Exposição Inaugural: Uma Jornada pela Arquitetura
A primeira exposição, intitulada ‘Arquitetura em Cena – o MIS Copa antes da Imagem e do Som’, oferece aos visitantes um olhar íntimo sobre o processo de construção do novo museu. A mostra, localizada no térreo e no mezanino do edifício, exibe maquetes, vídeos e protótipos que revelam os bastidores do projeto arquitetônico.
O edifício, projetado pelo renomado escritório americano Diller Scofidio + Renfro, destaca-se pela proposta de transformar o famoso calçadão da Avenida Atlântica em um ‘boulevard vertical’, criando uma continuidade visual e funcional com o ambiente urbano. Segundo a curadora Larissa Graça, a intenção era democratizar o espaço, transformando-o em um grande mirante de contemplação da praia de Copacabana.
Desafios e Realizações
A construção do novo MIS não esteve isenta de desafios. As obras, iniciadas em 2008 após um concurso internacional de arquitetura, foram divididas em três etapas para a demolição do prédio anterior, levantamento da nova estrutura e, finalmente, a execução dos acabamentos. Entretanto, a crise fiscal do Rio de Janeiro em 2016 obrigou a uma pausa nas obras, que só retomaram ritmo nos últimos anos.
Larissa Graça ressaltou que, além de utilizar recursos públicos, o projeto contou significativamente com apoio privado, gerido por meio da Lei Rouanet, permitindo que parceiros privados também financiassem o museu.
Um Patrimônio Cultural em Construção
A reabertura parcial do MIS é vista como um marco para a cultura carioca. Segundo a secretária estadual de Cultura e Economia Criativa, Danielle Barros, o local abrigará parte de um vasto acervo que inclui peças de importantes ícones da cultura brasileira, dentre eles a cantora Carmen Miranda, o fotógrafo Augusto Malta e o músico Pixinguinha.
Além das áreas expositivas, o projeto prevê um restaurante panorâmico, café, áreas dedicadas à pesquisa, ambientes educativos e um cinema ao ar livre no terraço, oferecendo uma gama diversificada de experiências culturais aos visitantes.

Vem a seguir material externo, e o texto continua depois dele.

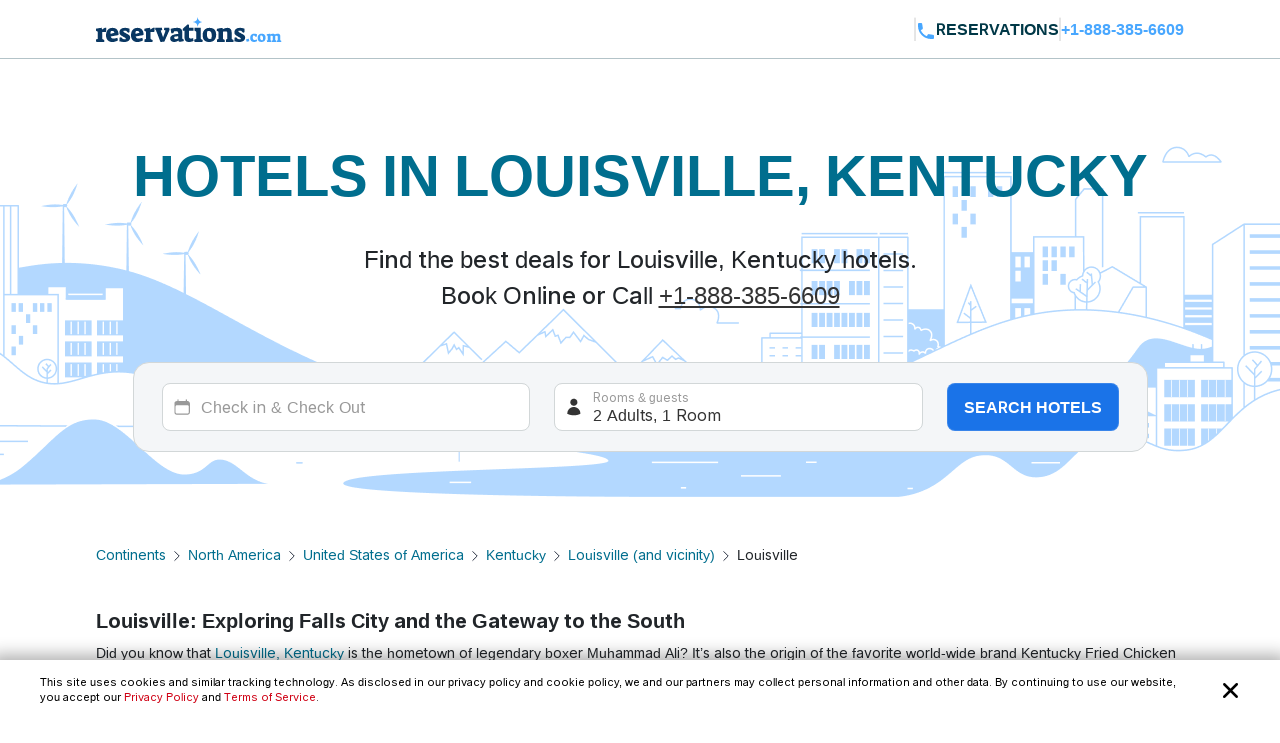

--- FILE ---
content_type: application/javascript
request_url: https://logging.hotelplanner.com/v1/logEvent?webId=8567-87509dac-8d52-4ae8-9168-89098d8191d8&requestId=8567-87509dac-8d52-4ae8-9168-89098d8191d8&siteId=8567&sourceCode=RC-PPC-Organic&eventId=8567-b069dd2d-2ab5-4d7a-b8d7-a4becc5a54f7&category=Global&action=Set&label=Callcenter+Number&value=18883856609&callback=callback1768602292390&_=1768602292390
body_size: -435
content:
callback1768602292390({});

--- FILE ---
content_type: application/javascript
request_url: https://api.ipify.org/?format=jsonp&callback=getIP
body_size: -50
content:
getIP({"ip":"3.22.118.94"});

A Experiência dos Primeiros Visitantes
No dia da inauguração, a emoção era palpável entre os visitantes. Marta Azambuja, professora de arte residente no Rio, expressou satisfação ao ver um museu que combinasse tão bem com o entorno urbano e natural da cidade. Ela descreveu a visita como um marco na sua vida cultural.
Perspectivas Futuras
O Museu da Imagem e do Som promete evolução contínua, com pavimentos dedicados a celebrar o espírito carioca, explorando a música brasileira, a relação do Rio com o mar e a vibrante vida noturna da cidade. A curadora Larissa Graça enfatizou o compromisso de tornar o museu um legado não apenas arquitetônico, mas também cultural, para as futuras gerações.
Conclusão
A reabertura do Museu da Imagem e do Som do Rio de Janeiro marca o ressurgimento de um importante ponto cultural da cidade, estabelecendo um diálogo renovado entre história, arte e o icônico cenário de Copacabana. À medida que o museu avança para a conclusão de suas instalações, espera-se que se consolide como um espaço de enriquecimento cultural, acessível e inspirador para todos os visitantes.